Authorisation for a former Commissioner to take up a post in the private sector
Closing summary - Date Friday | 03 September 2010
Case 1533/2010/MMN - Opened on Friday | 03 September 2010 - Decision on Tuesday | 24 September 2013 - Institution concerned European Commission (No maladministration found, No further inquiries justified)
Summary of the decision on complaint 1533/2010/(KM)MMN against the European Commission
This case concerns the authorisation given to a former Commissioner to take up a specific post in the private sector after she had left the Commission. Article 245(2) TFEU imposes on members of the Commission the "duty to behave with integrity and discretion as regards the acceptance, after they have ceased to hold office, of certain appointments or benefits".
The complainant (a Brussels-based NGO) was of the opinion that the Commission failed to deal properly with the matter and turned to the Ombudsman, who opened an inquiry. In the complainant's view, the former Commissioner's intended occupation in the re-insurance business was incompatible with the Treaty because, when still in office, she had been active in the area of renewable energy, which was of direct interest to her intended employer. The Commission, however, stressed that matters relating to renewable energy were not at the core of her activities or responsibilities.
On the basis of his inquiries, which included two inspections of the Commission's file, the Ombudsman concluded that the fact that the former Commissioner may have expressed political support for renewable energies, in general, or for the Mediterranean Solar Plan, in particular, was not sufficient to establish a conflict of interest, given that the former is a legitimate goal and the latter is a project supported by the EU. Therefore, no maladministration was found as regards the substantive aspects of the case.
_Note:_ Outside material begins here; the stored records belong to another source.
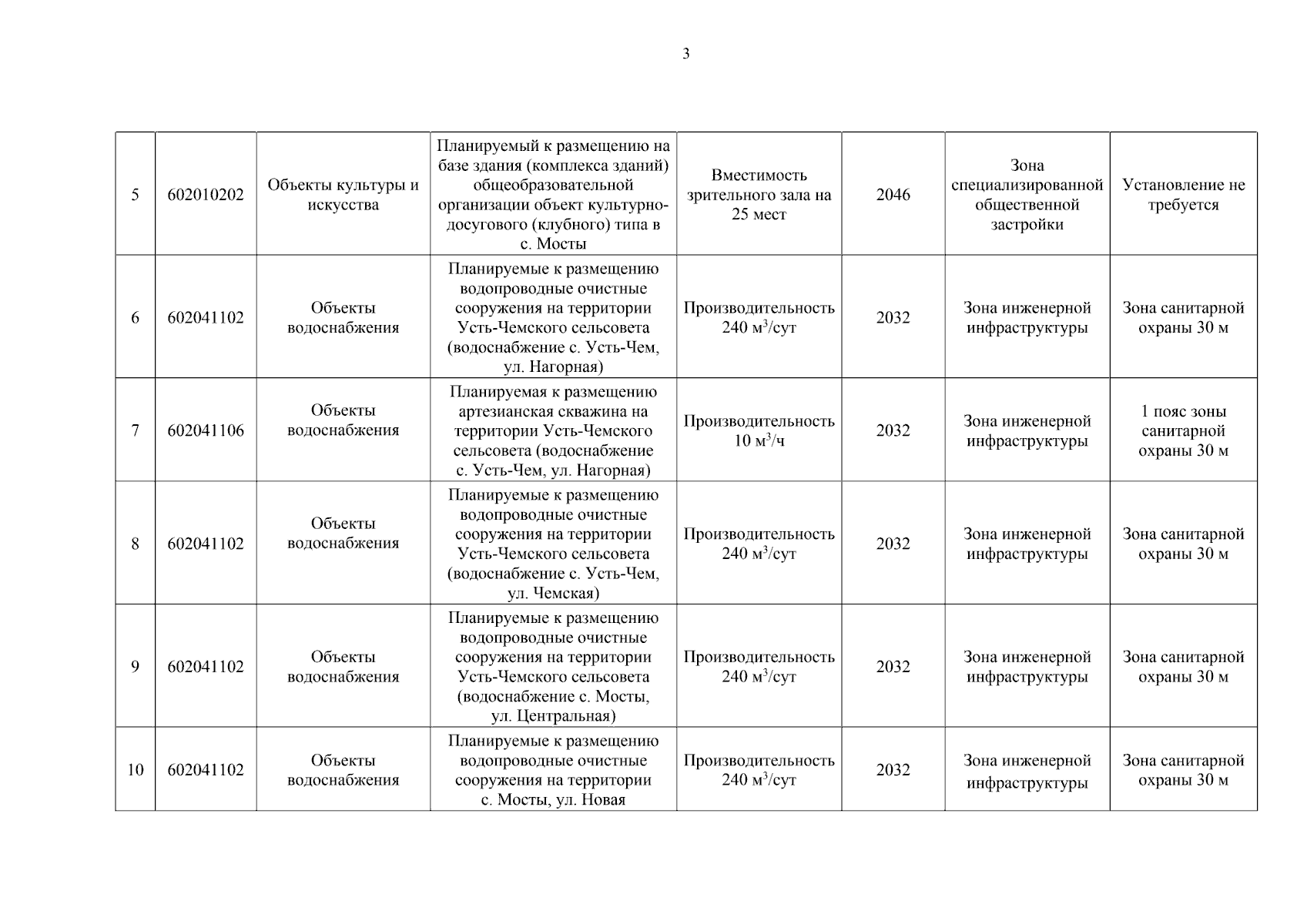 3

| 5 | 602010202 | Объекты культуры и искусства | Планируемый к размещению на базе здания (комплекса зданий) общеобразовательной организации объект культурно-досугового (клубного) типа в с. Мосты | Вместимость зрительного зала на 25 мест | 2046 | Зона специализированной общественной застройки | Установление не требуется |
|---|---|---|---|---|---|---|---|
| 6 | 602041102 | Объекты водоснабжения | Планируемые к размещению водопроводные очистные сооружения на территории Усть-Чемского сельсовета (водоснабжение с. Усть-Чем, ул. Нагорная) | Производительность 240 $м^3$/сут | 2032 | Зона инженерной инфраструктуры | Зона санитарной охраны 30 м |
| 7 | 602041106 | Объекты водоснабжения | Планируемая к размещению артезианская скважина на территории Усть-Чемского сельсовета (водоснабжение с. Усть-Чем, ул. Нагорная) | Производительность 10 $м^3$/ч | 2032 | Зона инженерной инфраструктуры | 1 пояс зоны санитарной охраны 30 м |
| 8 | 602041102 | Объекты водоснабжения | Планируемые к размещению водопроводные очистные сооружения на территории Усть-Чемского сельсовета (водоснабжение с. Усть-Чем, ул. Чемская) | Производительность 240 $м^3$/сут | 2032 | Зона инженерной инфраструктуры | Зона санитарной охраны 30 м |
| 9 | 602041102 | Объекты водоснабжения | Планируемые к размещению водопроводные очистные сооружения на территории Усть-Чемского сельсовета (водоснабжение с. Мосты, ул. Центральная) | Производительность 240 $м^3$/сут | 2032 | Зона инженерной инфраструктуры | Зона санитарной охраны 30 м |
| 10 | 602041102 | Объекты водоснабжения | Планируемые к размещению водопроводные очистные сооружения на территории с. Мосты, ул. Новая | Производительность 240 $м^3$/сут | 2032 | Зона инженерной инфраструктуры | Зона санитарной охраны 30 м |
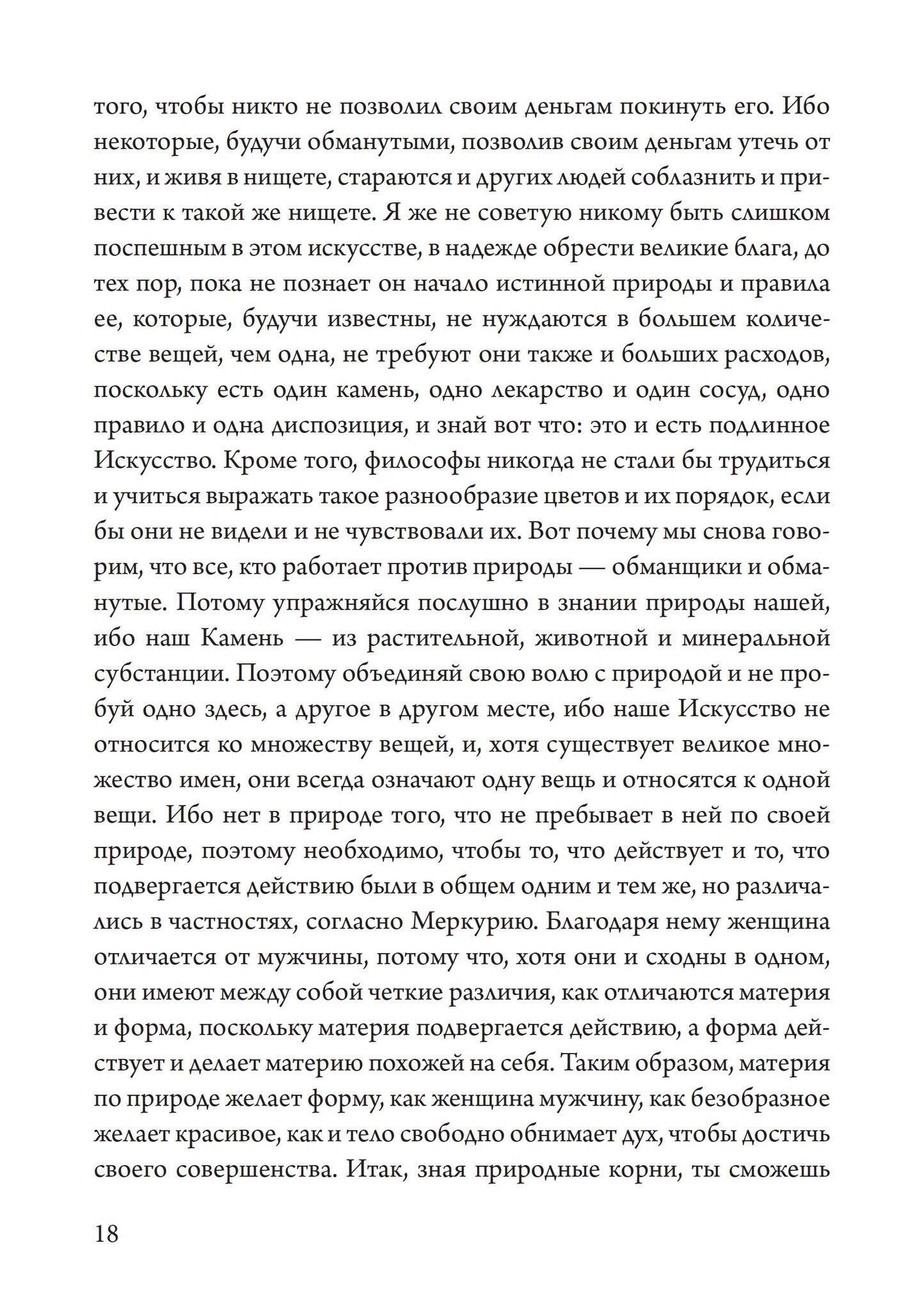 того, чтобы никто не позволил своим деньгам покинуть его. Ибо некоторые, будучи обманутыми, позволив своим деньгам утечь от них, и живя в нищете, стараются и других людей соблазнить и привести к такой же нищете. Я же не советую никому быть слишком поспешным в этом искусстве, в надежде обрести великие блага, до тех пор, пока не познает он начало истинной природы и правила ее, которые, будучи известны, не нуждаются в большем количестве вещей, чем одна, не требуют они также и больших расходов, поскольку есть один камень, одно лекарство и один сосуд, одно правило и одна диспозиция, и знай вот что: это и есть подлинное Искусство. Кроме того, философы никогда не стали бы трудиться и учиться выражать такое разнообразие цветов и их порядок, если бы они не видели и не чувствовали их. Вот почему мы снова говорим, что все, кто работает против природы — обманщики и обманутые. Потому упражняйся послушно в знании природы нашей, ибо наш Камень — из растительной, животной и минеральной субстанции. Поэтому объединяй свою волю с природой и не пробуй одно здесь, а другое в другом месте, ибо наше Искусство не относится ко множеству вещей, и, хотя существует великое множество имен, они всегда означают одну вещь и относятся к одной вещи. Ибо нет в природе того, что не пребывает в ней по своей природе, поэтому необходимо, чтобы то, что действует и то, что подвергается действию были в общем одним и тем же, но различались в частностях, согласно Меркурию. Благодаря нему женщина отличается от мужчины, потому что, хотя они и сходны в одном, они имеют между собой четкие различия, как отличаются материя и форма, поскольку материя подвергается действию, а форма действует и делает материю похожей на себя. Таким образом, материя по природе желает форму, как женщина мужчину, как безобразное желает красивое, как и тело свободно обнимает дух, чтобы достичь своего совершенства. Итак, зная природные корни, ты сможешь

18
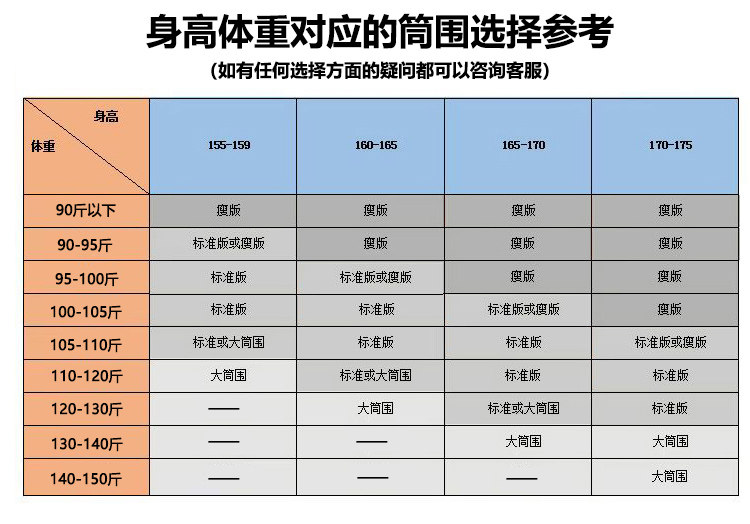 身高体重对应的筒围选择参考

(如有任何选择方面的疑问都可以咨询客服)

| 身高 体重 | 155-159 | 160-165 | 165-170 | 170-175 |
|---|---|---|---|---|
| 90斤以下 | 瘦版 | 瘦版 | 瘦版 | 瘦版 |
| 90-95斤 | 标准版或瘦版 | 瘦版 | 瘦版 | 瘦版 |
| 95-100斤 | 标准版 | 标准版或瘦版 | 瘦版 | 瘦版 |
| 100-105斤 | 标准版 | 标准版 | 标准版或瘦版 | 瘦版 |
| 105-110斤 | 标准或大筒围 | 标准版 | 标准版 | 标准版或瘦版 |
| 110-120斤 | 大筒围 | 标准或大筒围 | 标准版 | 标准版 |
| 120-130斤 | —— | 大筒围 | 标准或大筒围 | 标准版 |
| 130-140斤 | —— | —— | 大筒围 | 大筒围 |
| 140-150斤 | —— | —— | —— | 大筒围 |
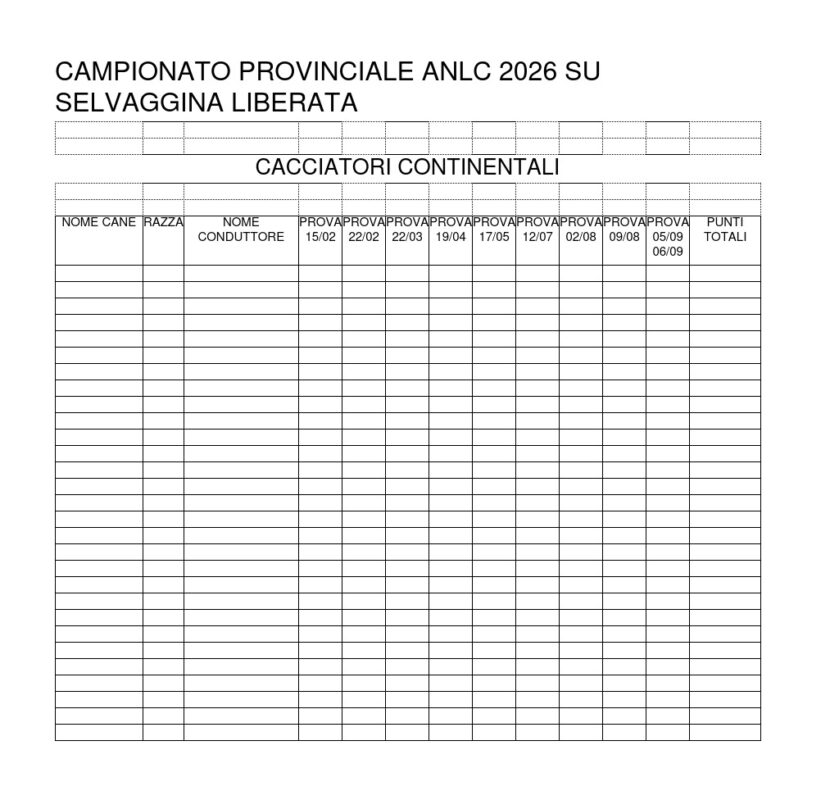 CAMPIONATO PROVINCIALE ANLC 2026 SU SELVAGGINA LIBERATA

CACCIATORI CONTINENTALI

| NOME CANE | RAZZA | NOME CONDUTTORE | PROVA 15/02 | PROVA 22/02 | PROVA 22/03 | PROVA 19/04 | PROVA 17/05 | PROVA 12/07 | PROVA 02/08 | PROVA 09/08 | PROVA 05/09 06/09 | PUNTI TOTALI |
|---|---|---|---|---|---|---|---|---|---|---|---|---|
| | | | | | | | | | | | | |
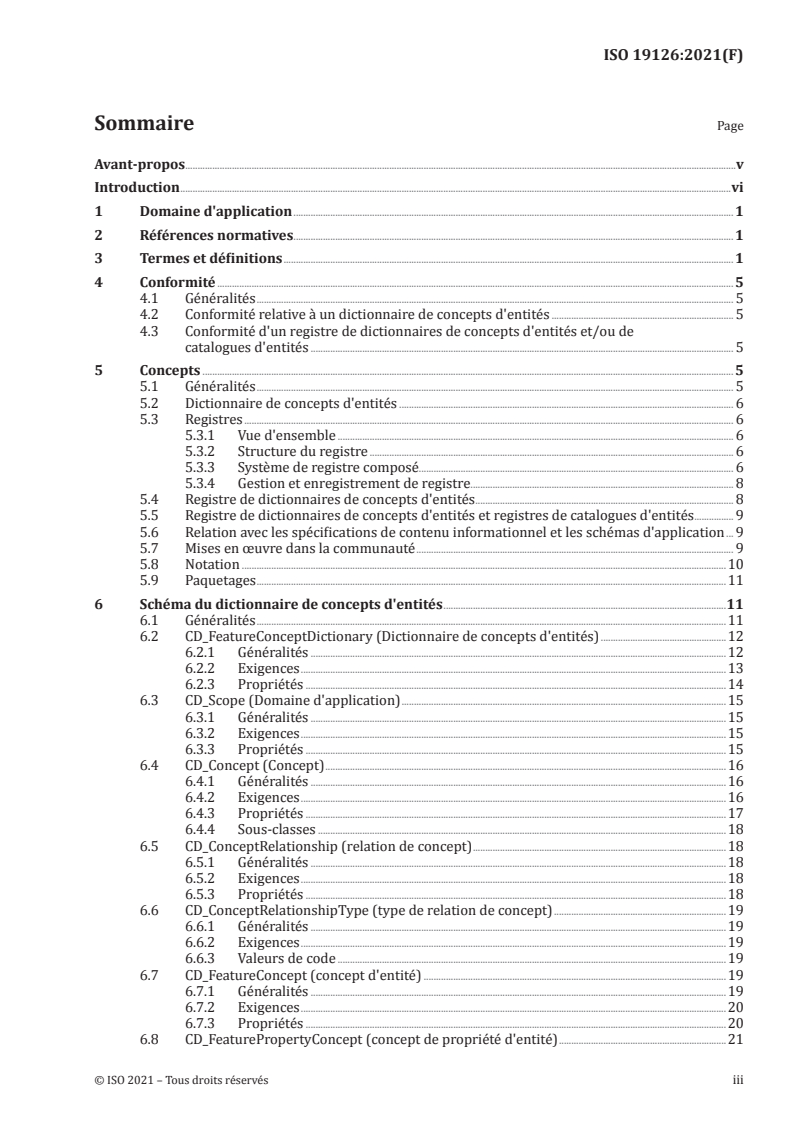 ISO 19126:2021(F)

Sommaire Page

Avant-propos v
Introduction vi
1 Domaine d'application 1
2 Références normatives 1
3 Termes et définitions 1
4 Conformité 5
4.1 Généralités 5
4.2 Conformité relative à un dictionnaire de concepts d'entités 5
4.3 Conformité d'un registre de dictionnaires de concepts d'entités et/ou de catalogues d'entités 5
5 Concepts 5
5.1 Généralités 5
5.2 Dictionnaire de concepts d'entités 6
5.3 Registres 6
5.3.1 Vue d'ensemble 6
5.3.2 Structure du registre 6
5.3.3 Système de registre composé 6
5.3.4 Gestion et enregistrement de registre 8
5.4 Registre de dictionnaires de concepts d'entités 8
5.5 Registre de dictionnaires de concepts d'entités et registres de catalogues d'entités 9
5.6 Relation avec les spécifications de contenu informationnel et les schémas d'application 9
5.7 Mises en œuvre dans la communauté 9
5.8 Notation 10
5.9 Paquetages 11
6 Schéma du dictionnaire de concepts d'entités 11
6.1 Généralités 11
6.2 CD_FeatureConceptDictionary (Dictionnaire de concepts d'entités) 12
6.2.1 Généralités 12
6.2.2 Exigences 13
6.2.3 Propriétés 14
6.3 CD_Scope (Domaine d'application) 15
6.3.1 Généralités 15
6.3.2 Exigences 15
6.3.3 Propriétés 15
6.4 CD_Concept (Concept) 16
6.4.1 Généralités 16
6.4.2 Exigences 16
6.4.3 Propriétés 17
6.4.4 Sous-classes 18
6.5 CD_ConceptRelationship (relation de concept) 18
6.5.1 Généralités 18
6.5.2 Exigences 18
6.5.3 Propriétés 18
6.6 CD_ConceptRelationshipType (type de relation de concept) 19
6.6.1 Généralités 19
6.6.2 Exigences 19
6.6.3 Valeurs de code 19
6.7 CD_FeatureConcept (concept d'entité) 19
6.7.1 Généralités 19
6.7.2 Exigences 20
6.7.3 Propriétés 20
6.8 CD_FeaturePropertyConcept (concept de propriété d'entité) 21

© ISO 2021 – Tous droits réservés iii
As regards procedural aspects, the Ombudsman concluded that the Commission had respected the procedure it had established for such cases, by asking its Ad Hoc Ethical Committee to look at the matter before deciding on it. It was true that it did not appear that the issue of renewable energy had been examined in great depth at the time. However, the Committee had asked for and obtained certain clarifications on this issue. Moreover, the Commission had reconsidered the matter after concerns had been voiced, inter alia, by the complainant.
Therefore, the Ombudsman concluded that there were no grounds for further inquiries into the procedural aspects of the allegation and the complainant's claim that the Commission should carry out a reassessment with the assistance of a group of international experts. However, he made a further remark in connection with the procedural aspects of the allegation.
As regards the claim that the Commission should strengthen its rules on conflict of interest and explicitly ban lobbying activities by former Commissioners, the Ombudsman noted that the Commission had in the meantime amended and strengthened the relevant rules and introduced a ban on lobbying.